• REQUIREMENT:
Give again the line that contains "content_type: text/html; charset=utf-8" and every line after it to the end of the records. Keep them exactly as they are and add nothing.
BEGIN DATA SHOWN
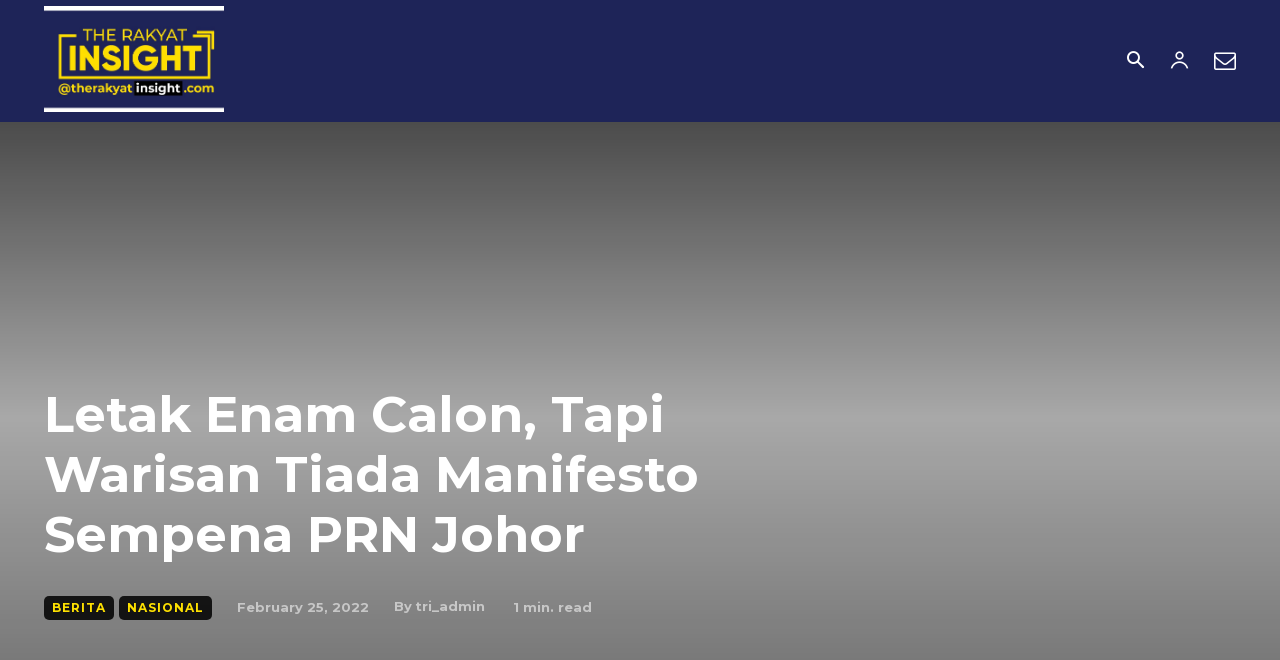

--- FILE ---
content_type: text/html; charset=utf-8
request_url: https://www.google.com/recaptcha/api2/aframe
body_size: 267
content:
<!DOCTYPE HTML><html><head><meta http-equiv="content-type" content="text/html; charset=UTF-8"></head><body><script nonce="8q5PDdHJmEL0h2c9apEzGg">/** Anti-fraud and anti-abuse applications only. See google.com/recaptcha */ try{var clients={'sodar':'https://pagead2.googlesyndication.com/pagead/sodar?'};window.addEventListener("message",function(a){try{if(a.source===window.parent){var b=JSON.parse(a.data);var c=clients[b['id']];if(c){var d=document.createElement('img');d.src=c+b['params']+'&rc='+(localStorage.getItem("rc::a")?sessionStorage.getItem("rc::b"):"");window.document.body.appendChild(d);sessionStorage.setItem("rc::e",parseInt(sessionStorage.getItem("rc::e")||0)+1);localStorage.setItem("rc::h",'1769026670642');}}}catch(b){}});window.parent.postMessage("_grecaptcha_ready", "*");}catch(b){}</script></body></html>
END DATA SHOWN
• SOLVED PROBLEM:
content_type: text/html; charset=utf-8
request_url: https://www.google.com/recaptcha/api2/aframe
body_size: 267
content:
<!DOCTYPE HTML><html><head><meta http-equiv="content-type" content="text/html; charset=UTF-8"></head><body><script nonce="8q5PDdHJmEL0h2c9apEzGg">/** Anti-fraud and anti-abuse applications only. See google.com/recaptcha */ try{var clients={'sodar':'https://pagead2.googlesyndication.com/pagead/sodar?'};window.addEventListener("message",function(a){try{if(a.source===window.parent){var b=JSON.parse(a.data);var c=clients[b['id']];if(c){var d=document.createElement('img');d.src=c+b['params']+'&rc='+(localStorage.getItem("rc::a")?sessionStorage.getItem("rc::b"):"");window.document.body.appendChild(d);sessionStorage.setItem("rc::e",parseInt(sessionStorage.getItem("rc::e")||0)+1);localStorage.setItem("rc::h",'1769026670642');}}}catch(b){}});window.parent.postMessage("_grecaptcha_ready", "*");}catch(b){}</script></body></html>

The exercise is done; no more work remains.